***** Exercise inputs
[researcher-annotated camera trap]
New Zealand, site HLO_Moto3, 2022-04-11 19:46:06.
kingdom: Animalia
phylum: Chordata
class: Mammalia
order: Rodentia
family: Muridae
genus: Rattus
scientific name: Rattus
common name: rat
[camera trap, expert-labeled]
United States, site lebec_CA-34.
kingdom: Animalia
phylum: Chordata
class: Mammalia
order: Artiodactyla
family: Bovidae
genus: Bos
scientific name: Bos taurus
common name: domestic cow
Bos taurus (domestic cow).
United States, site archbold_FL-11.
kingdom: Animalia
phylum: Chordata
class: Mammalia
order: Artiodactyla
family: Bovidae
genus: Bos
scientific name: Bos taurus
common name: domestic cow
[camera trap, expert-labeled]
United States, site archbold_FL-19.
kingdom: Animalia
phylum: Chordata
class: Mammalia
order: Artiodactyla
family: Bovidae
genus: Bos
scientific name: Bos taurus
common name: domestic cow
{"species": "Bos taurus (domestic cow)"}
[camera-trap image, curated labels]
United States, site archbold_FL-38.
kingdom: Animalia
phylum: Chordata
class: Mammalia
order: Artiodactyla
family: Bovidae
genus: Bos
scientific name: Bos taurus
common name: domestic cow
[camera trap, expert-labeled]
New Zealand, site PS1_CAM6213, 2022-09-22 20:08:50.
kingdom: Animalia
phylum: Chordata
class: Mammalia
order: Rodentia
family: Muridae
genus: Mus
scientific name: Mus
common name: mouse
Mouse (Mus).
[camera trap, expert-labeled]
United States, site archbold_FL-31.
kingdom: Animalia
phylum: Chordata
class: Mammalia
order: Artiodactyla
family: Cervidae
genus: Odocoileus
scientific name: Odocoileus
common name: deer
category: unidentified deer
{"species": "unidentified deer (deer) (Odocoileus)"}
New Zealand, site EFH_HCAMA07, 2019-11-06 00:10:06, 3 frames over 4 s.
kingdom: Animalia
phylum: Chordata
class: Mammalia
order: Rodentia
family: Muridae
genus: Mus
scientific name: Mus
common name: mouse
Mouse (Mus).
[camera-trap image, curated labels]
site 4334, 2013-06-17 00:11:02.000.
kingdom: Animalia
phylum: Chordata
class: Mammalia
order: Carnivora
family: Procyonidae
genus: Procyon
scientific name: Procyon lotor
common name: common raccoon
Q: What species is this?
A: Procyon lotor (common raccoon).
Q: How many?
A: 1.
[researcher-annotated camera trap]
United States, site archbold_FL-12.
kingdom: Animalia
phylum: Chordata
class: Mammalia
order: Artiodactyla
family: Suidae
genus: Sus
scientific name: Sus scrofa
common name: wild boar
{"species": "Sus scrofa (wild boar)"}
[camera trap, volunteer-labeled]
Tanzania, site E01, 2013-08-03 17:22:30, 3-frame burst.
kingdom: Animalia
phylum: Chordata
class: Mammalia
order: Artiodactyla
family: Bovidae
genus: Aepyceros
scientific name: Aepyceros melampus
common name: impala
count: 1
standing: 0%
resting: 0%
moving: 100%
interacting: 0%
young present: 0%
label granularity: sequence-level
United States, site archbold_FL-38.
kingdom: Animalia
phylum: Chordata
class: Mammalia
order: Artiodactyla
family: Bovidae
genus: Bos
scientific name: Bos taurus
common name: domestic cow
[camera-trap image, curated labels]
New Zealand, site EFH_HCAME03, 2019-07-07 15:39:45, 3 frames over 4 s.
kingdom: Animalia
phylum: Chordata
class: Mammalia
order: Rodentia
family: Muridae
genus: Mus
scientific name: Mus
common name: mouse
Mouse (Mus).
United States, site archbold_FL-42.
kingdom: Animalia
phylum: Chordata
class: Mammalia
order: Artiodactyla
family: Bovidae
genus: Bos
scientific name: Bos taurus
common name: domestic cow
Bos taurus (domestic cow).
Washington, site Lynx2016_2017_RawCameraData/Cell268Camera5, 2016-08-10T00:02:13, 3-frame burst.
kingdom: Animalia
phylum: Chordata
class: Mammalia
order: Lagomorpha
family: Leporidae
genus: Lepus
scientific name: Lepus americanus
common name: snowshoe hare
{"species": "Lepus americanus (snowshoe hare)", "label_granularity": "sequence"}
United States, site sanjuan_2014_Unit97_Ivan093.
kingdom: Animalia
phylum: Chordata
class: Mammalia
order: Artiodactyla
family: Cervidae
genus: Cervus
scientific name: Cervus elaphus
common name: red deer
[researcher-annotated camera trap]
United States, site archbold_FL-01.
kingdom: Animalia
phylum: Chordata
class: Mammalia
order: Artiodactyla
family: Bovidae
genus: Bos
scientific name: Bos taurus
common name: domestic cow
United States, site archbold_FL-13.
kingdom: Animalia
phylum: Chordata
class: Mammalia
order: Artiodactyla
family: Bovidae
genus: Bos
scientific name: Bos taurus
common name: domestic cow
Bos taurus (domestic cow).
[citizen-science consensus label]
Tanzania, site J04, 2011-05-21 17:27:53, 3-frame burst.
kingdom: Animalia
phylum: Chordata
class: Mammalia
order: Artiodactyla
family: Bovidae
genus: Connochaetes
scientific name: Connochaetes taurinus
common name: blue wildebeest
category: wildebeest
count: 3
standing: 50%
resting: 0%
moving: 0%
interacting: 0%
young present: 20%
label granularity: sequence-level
**********
§ Exercise instructions: Your answer must be the full listing, copied exactly.

§ Solution for this problem:
[researcher-annotated camera trap]
New Zealand, site HLO_Moto3, 2022-04-11 19:46:06.
kingdom: Animalia
phylum: Chordata
class: Mammalia
order: Rodentia
family: Muridae
genus: Rattus
scientific name: Rattus
common name: rat
[camera trap, expert-labeled]
United States, site lebec_CA-34.
kingdom: Animalia
phylum: Chordata
class: Mammalia
order: Artiodactyla
family: Bovidae
genus: Bos
scientific name: Bos taurus
common name: domestic cow
Bos taurus (domestic cow).
United States, site archbold_FL-11.
kingdom: Animalia
phylum: Chordata
class: Mammalia
order: Artiodactyla
family: Bovidae
genus: Bos
scientific name: Bos taurus
common name: domestic cow
[camera trap, expert-labeled]
United States, site archbold_FL-19.
kingdom: Animalia
phylum: Chordata
class: Mammalia
order: Artiodactyla
family: Bovidae
genus: Bos
scientific name: Bos taurus
common name: domestic cow
{"species": "Bos taurus (domestic cow)"}
[camera-trap image, curated labels]
United States, site archbold_FL-38.
kingdom: Animalia
phylum: Chordata
class: Mammalia
order: Artiodactyla
family: Bovidae
genus: Bos
scientific name: Bos taurus
common name: domestic cow
[camera trap, expert-labeled]
New Zealand, site PS1_CAM6213, 2022-09-22 20:08:50.
kingdom: Animalia
phylum: Chordata
class: Mammalia
order: Rodentia
family: Muridae
genus: Mus
scientific name: Mus
common name: mouse
Mouse (Mus).
[camera trap, expert-labeled]
United States, site archbold_FL-31.
kingdom: Animalia
phylum: Chordata
class: Mammalia
order: Artiodactyla
family: Cervidae
genus: Odocoileus
scientific name: Odocoileus
common name: deer
category: unidentified deer
{"species": "unidentified deer (deer) (Odocoileus)"}
New Zealand, site EFH_HCAMA07, 2019-11-06 00:10:06, 3 frames over 4 s.
kingdom: Animalia
phylum: Chordata
class: Mammalia
order: Rodentia
family: Muridae
genus: Mus
scientific name: Mus
common name: mouse
Mouse (Mus).
[camera-trap image, curated labels]
site 4334, 2013-06-17 00:11:02.000.
kingdom: Animalia
phylum: Chordata
class: Mammalia
order: Carnivora
family: Procyonidae
genus: Procyon
scientific name: Procyon lotor
common name: common raccoon
Q: What species is this?
A: Procyon lotor (common raccoon).
Q: How many?
A: 1.
[researcher-annotated camera trap]
United States, site archbold_FL-12.
kingdom: Animalia
phylum: Chordata
class: Mammalia
order: Artiodactyla
family: Suidae
genus: Sus
scientific name: Sus scrofa
common name: wild boar
{"species": "Sus scrofa (wild boar)"}
[camera trap, volunteer-labeled]
Tanzania, site E01, 2013-08-03 17:22:30, 3-frame burst.
kingdom: Animalia
phylum: Chordata
class: Mammalia
order: Artiodactyla
family: Bovidae
genus: Aepyceros
scientific name: Aepyceros melampus
common name: impala
count: 1
standing: 0%
resting: 0%
moving: 100%
interacting: 0%
young present: 0%
label granularity: sequence-level
United States, site archbold_FL-38.
kingdom: Animalia
phylum: Chordata
class: Mammalia
order: Artiodactyla
family: Bovidae
genus: Bos
scientific name: Bos taurus
common name: domestic cow
[camera-trap image, curated labels]
New Zealand, site EFH_HCAME03, 2019-07-07 15:39:45, 3 frames over 4 s.
kingdom: Animalia
phylum: Chordata
class: Mammalia
order: Rodentia
family: Muridae
genus: Mus
scientific name: Mus
common name: mouse
Mouse (Mus).
United States, site archbold_FL-42.
kingdom: Animalia
phylum: Chordata
class: Mammalia
order: Artiodactyla
family: Bovidae
genus: Bos
scientific name: Bos taurus
common name: domestic cow
Bos taurus (domestic cow).
Washington, site Lynx2016_2017_RawCameraData/Cell268Camera5, 2016-08-10T00:02:13, 3-frame burst.
kingdom: Animalia
phylum: Chordata
class: Mammalia
order: Lagomorpha
family: Leporidae
genus: Lepus
scientific name: Lepus americanus
common name: snowshoe hare
{"species": "Lepus americanus (snowshoe hare)", "label_granularity": "sequence"}
United States, site sanjuan_2014_Unit97_Ivan093.
kingdom: Animalia
phylum: Chordata
class: Mammalia
order: Artiodactyla
family: Cervidae
genus: Cervus
scientific name: Cervus elaphus
common name: red deer
[researcher-annotated camera trap]
United States, site archbold_FL-01.
kingdom: Animalia
phylum: Chordata
class: Mammalia
order: Artiodactyla
family: Bovidae
genus: Bos
scientific name: Bos taurus
common name: domestic cow
United States, site archbold_FL-13.
kingdom: Animalia
phylum: Chordata
class: Mammalia
order: Artiodactyla
family: Bovidae
genus: Bos
scientific name: Bos taurus
common name: domestic cow
Bos taurus (domestic cow).
[citizen-science consensus label]
Tanzania, site J04, 2011-05-21 17:27:53, 3-frame burst.
kingdom: Animalia
phylum: Chordata
class: Mammalia
order: Artiodactyla
family: Bovidae
genus: Connochaetes
scientific name: Connochaetes taurinus
common name: blue wildebeest
category: wildebeest
count: 3
standing: 50%
resting: 0%
moving: 0%
interacting: 0%
young present: 20%
label granularity: sequence-level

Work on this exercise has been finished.